Saved entries
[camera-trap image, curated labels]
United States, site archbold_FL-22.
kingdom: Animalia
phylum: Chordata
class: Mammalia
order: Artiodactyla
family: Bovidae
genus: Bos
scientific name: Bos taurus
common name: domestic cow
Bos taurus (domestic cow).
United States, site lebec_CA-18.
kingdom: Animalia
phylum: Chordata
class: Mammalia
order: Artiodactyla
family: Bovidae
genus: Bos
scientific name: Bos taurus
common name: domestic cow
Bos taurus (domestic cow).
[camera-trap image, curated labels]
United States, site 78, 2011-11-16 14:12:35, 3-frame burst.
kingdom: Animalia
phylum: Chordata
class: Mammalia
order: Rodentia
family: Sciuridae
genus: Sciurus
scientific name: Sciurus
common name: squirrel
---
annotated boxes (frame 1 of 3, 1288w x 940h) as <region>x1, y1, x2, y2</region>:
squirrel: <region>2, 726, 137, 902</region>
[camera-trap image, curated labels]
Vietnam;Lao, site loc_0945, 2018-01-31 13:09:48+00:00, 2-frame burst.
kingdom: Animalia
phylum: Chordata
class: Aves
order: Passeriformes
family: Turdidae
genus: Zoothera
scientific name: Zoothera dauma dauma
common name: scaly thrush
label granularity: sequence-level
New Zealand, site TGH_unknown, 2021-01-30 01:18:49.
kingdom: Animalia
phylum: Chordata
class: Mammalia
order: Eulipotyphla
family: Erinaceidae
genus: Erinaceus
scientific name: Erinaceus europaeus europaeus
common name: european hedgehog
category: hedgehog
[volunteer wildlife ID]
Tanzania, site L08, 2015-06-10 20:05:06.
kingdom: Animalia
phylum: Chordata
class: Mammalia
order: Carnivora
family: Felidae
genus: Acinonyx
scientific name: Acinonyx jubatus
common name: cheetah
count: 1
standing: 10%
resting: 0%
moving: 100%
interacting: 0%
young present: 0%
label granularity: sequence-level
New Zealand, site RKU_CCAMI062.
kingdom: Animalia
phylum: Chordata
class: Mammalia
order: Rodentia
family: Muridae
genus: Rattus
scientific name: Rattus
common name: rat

## [What to work on]
Filter the records above for lines containing the word "order", and copy those lines.

## [Exercise result]
order: Artiodactyla
order: Artiodactyla
order: Rodentia
order: Passeriformes
order: Eulipotyphla
order: Carnivora
order: Rodentia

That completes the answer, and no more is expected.